The tale he has to tell is chilling - the violence involved in Hitler's
march to power was the prelude to the much greater violence which will
feature in the second volume. Yet if one excludes the political violence
and racism of Nazism, which one must, there are still telling parallels
between then and now. The similarities between Adolf Hitler and Tony
Blair's path to power are hard to dismiss.

Ian Kershaw explains how Hitler rose to power, and then having achieved
office, led the Nazi Party to complete domination in every aspect of
German life. It is that second aspect of the story which is particularly
helpful in explaining the unfolding agenda of new Labour.
While most of the dictators whose careers have disfigured this century
achieved power through military force, Hitler achieved it through
elections in a system of universal suffrage. Because the Nazis, unlike
new Labour, never obtained an overall majority before they were in power
they needed allies to take office. They pioneered the co-option of dupes
to push through the constitutional changes which then entrenched their
own dominance. Labour constantly invokes its own claim to a popular
mandate for its own assault on our country's historic constitution. But
the party has followed the Fuerhrer in using dispensable allies to lend
its project an extra legitimacy.

The Nazis realised that the process of seeking total and permanent
authority required them to find within the existing system collaborators
who thought that their own interests would be advanced if the party
could be inducted into office under their aegis. Hitler's gift as a
tactician was to see how far he could push his demands at each stage
without alarming his dupes, and at what point he could safely get rid of
the encumbrances which his temporary allies represented. The use of
political figures from other parties to camouflage new Labour's purposes
is directly reminiscent of Hitler's tactics. Chris Patten has been taken
on to help to emasculate the Royal Ulster Constabulary, while Lord
Wakeham must give respectability to the destruction of the Lords. Mr
Blair has clearly learnt from history. These gentlemen have not.

Neither, I fear, has business. One of the prime necessities for a party
seeking power is money. Hitler could hardly hope that the subscriptions
of the rank and file would suffice.
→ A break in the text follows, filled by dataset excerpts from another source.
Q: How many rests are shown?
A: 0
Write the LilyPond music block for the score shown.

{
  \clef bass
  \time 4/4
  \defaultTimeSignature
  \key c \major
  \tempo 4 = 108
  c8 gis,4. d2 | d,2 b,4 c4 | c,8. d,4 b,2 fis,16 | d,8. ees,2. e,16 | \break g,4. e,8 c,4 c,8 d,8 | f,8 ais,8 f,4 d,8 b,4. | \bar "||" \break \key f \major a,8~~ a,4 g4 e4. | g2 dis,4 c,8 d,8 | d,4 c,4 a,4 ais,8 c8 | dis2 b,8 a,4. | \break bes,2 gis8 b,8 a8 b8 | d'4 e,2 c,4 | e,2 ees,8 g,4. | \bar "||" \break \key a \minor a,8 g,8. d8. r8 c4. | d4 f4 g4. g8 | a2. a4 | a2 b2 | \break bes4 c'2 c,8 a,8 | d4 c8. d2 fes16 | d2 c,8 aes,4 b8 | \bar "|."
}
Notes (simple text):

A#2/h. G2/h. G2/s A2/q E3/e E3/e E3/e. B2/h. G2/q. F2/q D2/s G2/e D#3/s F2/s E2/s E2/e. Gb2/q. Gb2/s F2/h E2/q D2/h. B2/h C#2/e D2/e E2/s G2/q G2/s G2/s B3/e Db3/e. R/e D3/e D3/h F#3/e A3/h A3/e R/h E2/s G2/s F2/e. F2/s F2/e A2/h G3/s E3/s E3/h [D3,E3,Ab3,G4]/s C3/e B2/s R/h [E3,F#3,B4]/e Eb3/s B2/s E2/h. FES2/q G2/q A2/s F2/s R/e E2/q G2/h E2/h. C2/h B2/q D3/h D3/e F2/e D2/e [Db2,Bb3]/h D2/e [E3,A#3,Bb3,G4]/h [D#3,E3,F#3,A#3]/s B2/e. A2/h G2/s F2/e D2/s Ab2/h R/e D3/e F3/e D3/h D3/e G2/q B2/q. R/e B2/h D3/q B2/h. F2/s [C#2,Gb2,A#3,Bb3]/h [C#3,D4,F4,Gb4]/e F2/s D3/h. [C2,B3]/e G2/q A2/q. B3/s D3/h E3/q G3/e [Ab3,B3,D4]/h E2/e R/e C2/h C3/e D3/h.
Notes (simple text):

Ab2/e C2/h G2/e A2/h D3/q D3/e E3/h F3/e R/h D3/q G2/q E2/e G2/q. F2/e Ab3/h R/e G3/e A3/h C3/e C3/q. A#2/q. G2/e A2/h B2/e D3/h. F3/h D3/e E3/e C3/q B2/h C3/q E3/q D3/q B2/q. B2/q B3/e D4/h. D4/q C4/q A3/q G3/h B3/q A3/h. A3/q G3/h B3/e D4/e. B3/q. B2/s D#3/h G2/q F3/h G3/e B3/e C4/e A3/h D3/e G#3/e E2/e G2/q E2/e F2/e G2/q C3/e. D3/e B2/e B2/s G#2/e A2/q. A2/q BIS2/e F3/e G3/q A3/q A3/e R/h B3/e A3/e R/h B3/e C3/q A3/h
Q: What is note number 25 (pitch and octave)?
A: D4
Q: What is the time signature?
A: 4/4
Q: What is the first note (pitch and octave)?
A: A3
So money was sought from business.
Much tact was required - a political party, even one making much of its
hostility to "Bolshevism", which had "socialist" and "workers" in its
title, did not obviously commend itself to industrialists and bankers -
but enough businessmen were won over to pay for Hitler's non-stop
campaigning. In return, the donors were assured that economic policy
would not be radical and that the power of the trade unions would be
curtailed.

The Blairite offensive in the City of London had the same general
objective and was along the same lines. But in this case personal cards
were also played. Once Labour was in government, peerages and even
ministerial office were bestowed on some big subscribers. For some
multinationals the promise of a more Europhile policy was no doubt an
incentive. Money alone would not put Hitler into office. He also needed
to win over some of the political, military, and even cultural, elites.
Again radicalism had to be put into the background and the "vons" co-
opted. In the end he had to exact from Hindenburg the Chancellorship
nomination and the necessary powers to make it effective. The "Austrian
corporal" had to receive the field marshal's blessing. Once the
Government and the Reichstag were controlled by the Nazis, such allies
were needed only to assuage foreign fears while rearmament began. It was
therefore in the Diplomatic Service that the old elite retained their
usefulness. Even when Hitler needed the key post of the London Embassy
for a member of the Nazi gang, Ribbentrop had to be married to a fortune
and allowed to add a "von" to his name before the appointment could be
made.This Government's handling of Whitehall displays every bit as much
finesse in stroking the mandarin ego as the Nazis ever deployed.